There are two reasons an adult with ADHD might not be hyperactive. One is that inattentive type ADHD doesn’t include hyperactivity - the main symptom is the inability to focus. The second reason is that hyperactivity is one of the symptoms that tends to change. In young children it might show up as always running around, jumping and never sitting still. In adults hyperactivity can show up as a general feeling of restlessness or being fidgety.


“ADHD is just a way for big-pharma to make more money.”

ADHD is a documented disorder. Study after study has proved its existence and it is recognized around the world. It is true that pharmaceutical companies make money on medications for ADHD but it is just as true that many people with ADHD are helped by those medications. They help to provide a better quality of life for those who struggle with symptoms in their daily life.


“Do you take medication? Can I try one?”

First, it isn’t anyone’s business whether someone chooses to take medication for ADHD. That is a decision made by the individual and his or her doctor. Second, you should never ask someone if you can have medication that hasn’t been prescribed to you just because you think it sounds like a good idea. Many medications for ADHD are controlled substances which means sharing them with others is a federal offense.


“Everyone has a little ADHD.”

ADHD isn’t something you can have some days and not have other days. It is true that everyone is a little forgetful sometimes but that is completely different from ADHD. It is diagnosed based on having numerous symptoms, not just inattention or hyperactivity and whether these symptoms interfere with daily life. If someone is diagnosed with ADHD it means symptoms caused problems, not that he or she occasionally found it difficult to focus.

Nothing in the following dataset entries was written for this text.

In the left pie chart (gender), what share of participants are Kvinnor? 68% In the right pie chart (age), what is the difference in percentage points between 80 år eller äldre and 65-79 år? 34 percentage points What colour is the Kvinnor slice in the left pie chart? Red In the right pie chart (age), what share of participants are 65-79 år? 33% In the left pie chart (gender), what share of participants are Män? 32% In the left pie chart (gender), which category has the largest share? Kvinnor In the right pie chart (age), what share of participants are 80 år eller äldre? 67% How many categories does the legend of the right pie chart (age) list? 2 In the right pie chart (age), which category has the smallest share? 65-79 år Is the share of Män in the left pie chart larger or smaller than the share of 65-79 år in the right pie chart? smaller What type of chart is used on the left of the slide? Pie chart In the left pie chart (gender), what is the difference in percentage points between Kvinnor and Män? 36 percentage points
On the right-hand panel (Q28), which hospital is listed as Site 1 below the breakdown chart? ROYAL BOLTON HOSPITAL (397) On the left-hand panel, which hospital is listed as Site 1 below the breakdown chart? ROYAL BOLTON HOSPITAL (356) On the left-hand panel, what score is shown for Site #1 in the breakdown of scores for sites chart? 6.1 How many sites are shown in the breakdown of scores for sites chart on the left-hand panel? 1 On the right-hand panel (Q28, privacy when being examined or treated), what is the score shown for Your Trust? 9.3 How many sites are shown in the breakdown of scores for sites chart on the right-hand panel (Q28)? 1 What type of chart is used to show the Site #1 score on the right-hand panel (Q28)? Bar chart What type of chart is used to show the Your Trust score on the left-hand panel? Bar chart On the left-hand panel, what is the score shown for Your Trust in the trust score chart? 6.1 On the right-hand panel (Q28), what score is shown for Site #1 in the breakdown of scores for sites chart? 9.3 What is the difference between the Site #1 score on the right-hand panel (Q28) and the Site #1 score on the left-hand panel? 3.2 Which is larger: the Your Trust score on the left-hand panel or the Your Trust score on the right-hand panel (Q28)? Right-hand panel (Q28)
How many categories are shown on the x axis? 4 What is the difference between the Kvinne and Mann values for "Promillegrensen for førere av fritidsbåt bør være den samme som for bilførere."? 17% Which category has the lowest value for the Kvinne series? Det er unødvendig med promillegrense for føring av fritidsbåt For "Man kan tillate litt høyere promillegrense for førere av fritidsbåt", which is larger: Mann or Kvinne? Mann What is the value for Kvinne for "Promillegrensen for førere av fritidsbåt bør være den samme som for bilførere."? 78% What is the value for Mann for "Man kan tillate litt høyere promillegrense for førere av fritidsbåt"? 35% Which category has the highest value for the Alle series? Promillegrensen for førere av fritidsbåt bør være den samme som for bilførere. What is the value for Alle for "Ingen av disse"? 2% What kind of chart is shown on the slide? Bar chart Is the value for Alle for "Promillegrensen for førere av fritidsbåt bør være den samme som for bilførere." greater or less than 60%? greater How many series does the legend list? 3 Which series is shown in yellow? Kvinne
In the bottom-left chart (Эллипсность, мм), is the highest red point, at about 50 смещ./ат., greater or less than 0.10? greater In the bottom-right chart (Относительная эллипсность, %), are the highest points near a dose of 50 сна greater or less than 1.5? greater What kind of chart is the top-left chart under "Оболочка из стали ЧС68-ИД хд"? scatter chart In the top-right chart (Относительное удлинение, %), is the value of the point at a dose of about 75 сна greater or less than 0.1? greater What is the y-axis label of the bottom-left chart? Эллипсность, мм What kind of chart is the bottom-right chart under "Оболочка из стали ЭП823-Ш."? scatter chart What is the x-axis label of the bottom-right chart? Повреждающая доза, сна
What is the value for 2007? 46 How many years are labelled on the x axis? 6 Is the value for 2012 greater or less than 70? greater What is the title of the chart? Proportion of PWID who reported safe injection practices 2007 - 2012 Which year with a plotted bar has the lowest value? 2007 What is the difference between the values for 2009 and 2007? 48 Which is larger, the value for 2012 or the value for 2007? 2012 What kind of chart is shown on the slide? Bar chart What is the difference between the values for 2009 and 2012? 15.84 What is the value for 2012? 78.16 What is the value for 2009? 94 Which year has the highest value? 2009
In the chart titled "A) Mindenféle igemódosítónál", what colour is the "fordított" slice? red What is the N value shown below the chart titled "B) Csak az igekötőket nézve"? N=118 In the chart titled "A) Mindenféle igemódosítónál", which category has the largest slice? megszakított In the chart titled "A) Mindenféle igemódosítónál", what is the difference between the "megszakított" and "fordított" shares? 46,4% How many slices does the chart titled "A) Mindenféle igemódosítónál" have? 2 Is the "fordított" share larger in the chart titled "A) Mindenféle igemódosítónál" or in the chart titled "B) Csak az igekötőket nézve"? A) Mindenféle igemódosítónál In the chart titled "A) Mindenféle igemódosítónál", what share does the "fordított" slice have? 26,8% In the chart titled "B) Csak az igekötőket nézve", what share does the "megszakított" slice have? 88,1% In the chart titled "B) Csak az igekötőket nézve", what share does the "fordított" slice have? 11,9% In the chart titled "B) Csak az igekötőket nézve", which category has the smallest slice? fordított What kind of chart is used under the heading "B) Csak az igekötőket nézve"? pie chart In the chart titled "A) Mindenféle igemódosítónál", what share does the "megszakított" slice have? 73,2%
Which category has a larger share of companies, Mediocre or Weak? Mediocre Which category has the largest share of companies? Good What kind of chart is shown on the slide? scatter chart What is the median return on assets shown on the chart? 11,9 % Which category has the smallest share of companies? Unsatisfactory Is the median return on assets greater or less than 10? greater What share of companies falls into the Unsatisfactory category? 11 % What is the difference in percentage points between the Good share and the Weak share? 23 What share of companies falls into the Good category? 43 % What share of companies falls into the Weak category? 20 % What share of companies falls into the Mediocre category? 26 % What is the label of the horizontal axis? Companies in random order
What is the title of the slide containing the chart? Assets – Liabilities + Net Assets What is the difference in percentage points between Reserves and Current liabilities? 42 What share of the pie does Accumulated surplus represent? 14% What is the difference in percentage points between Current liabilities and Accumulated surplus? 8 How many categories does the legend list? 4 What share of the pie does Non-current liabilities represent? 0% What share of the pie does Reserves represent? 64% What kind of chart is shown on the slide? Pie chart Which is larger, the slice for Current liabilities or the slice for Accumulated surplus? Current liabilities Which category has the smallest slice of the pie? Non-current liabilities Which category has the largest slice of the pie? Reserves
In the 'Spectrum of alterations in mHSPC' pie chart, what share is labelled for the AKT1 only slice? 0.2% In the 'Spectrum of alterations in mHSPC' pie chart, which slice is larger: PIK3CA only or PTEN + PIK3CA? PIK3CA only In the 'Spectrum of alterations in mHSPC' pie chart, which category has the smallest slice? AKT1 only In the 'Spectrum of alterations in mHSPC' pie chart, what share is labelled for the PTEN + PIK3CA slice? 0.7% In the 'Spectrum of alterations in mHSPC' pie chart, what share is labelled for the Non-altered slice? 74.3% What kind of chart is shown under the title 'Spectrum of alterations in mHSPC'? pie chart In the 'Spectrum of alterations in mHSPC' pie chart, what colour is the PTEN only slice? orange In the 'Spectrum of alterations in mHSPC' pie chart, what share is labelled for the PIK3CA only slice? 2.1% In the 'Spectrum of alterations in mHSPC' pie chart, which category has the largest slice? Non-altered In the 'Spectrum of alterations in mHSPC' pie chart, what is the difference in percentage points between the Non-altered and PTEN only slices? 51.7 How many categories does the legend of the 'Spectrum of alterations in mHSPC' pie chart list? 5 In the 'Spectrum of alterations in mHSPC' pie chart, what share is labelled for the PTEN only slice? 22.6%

“I think ADHD is overdiagnosed.”

There are probably some people (children and adults) who have been diagnosed with ADHD but don’t have it. This might occur because of misdiagnosis, for example, some might have a different disorder or illness. Overall, however, experts don’t believe that ADHD is overdiagnosed, in fact, some experts believe it is underdiagnosed.


“ADHD is used as an excuse for bad behavior.”

This is the same as saying “you are lazy or you just don’t try hard enough.” Most people with ADHD do try and use a great deal of energy just trying to stay organized. One possible reason for this statement is that ADHD can be inconsistent. Those with ADHD might have a day where they are focused and then the next day they can’t seem to pay attention for more than a few minutes.